Efforts to cease the use of oil, without a planned replacement, could be the greatest threat to modern civilization—not climate change—and lead the world to an era of guaranteed extreme shortages of fossil fuel products. This is exactly what we had in the decarbonized world of the 1800s, and its return may result in billions of fatalities from diseases, malnutrition, and weather-related deaths.
It’s perfect nonsense that functional civil societies can live without coal, oil, and gas. Today’s efforts to end the use of fossil fuels are symptomatic of an uneducated cohort who haven’t the faintest idea about what makes their safe and privileged lives possible.
Electricity from wind and solar can charge your iPhone but can’t make your iPhone; it can operate a defibrillator but can’t make the defibrillator; and it can operate your TV but can’t make the TV.

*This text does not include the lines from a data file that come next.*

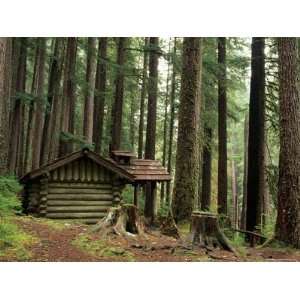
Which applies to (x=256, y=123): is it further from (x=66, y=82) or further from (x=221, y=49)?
(x=66, y=82)

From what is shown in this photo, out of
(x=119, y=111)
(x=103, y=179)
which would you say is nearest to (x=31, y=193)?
(x=103, y=179)

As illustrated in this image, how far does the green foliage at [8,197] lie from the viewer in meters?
8.40

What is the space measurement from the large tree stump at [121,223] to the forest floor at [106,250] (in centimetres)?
24

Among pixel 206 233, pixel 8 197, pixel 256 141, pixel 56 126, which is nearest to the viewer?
pixel 206 233

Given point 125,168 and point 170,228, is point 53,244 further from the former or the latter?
point 125,168

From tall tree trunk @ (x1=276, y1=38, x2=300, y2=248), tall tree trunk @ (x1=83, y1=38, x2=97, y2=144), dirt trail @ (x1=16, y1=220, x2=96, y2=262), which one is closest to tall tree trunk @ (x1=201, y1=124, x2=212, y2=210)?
tall tree trunk @ (x1=83, y1=38, x2=97, y2=144)

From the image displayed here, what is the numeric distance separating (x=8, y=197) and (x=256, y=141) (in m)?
7.09

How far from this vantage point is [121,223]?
8328mm

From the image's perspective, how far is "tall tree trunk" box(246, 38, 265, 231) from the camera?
11.7 m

Electricity from wind and solar can’t make tires for billions of vehicles, asphalt for millions of miles of roadways, medications and medical equipment, water filtration systems, sanitation systems, fertilizers that come from natural gas to help feed billions, or pesticides to control locusts and other pests.
Getting down to the basics, even all the components of wind turbines and solar panels are made with products from fossil fuels. Thus, eliminating fossil fuels would eliminate all the components of wind turbines, solar panels, vehicles, merchant ships, jets, and more. Again, where is the U.N.’s plan to keep the planet’s 8 billion alive and well without the products now being manufactured from crude oil?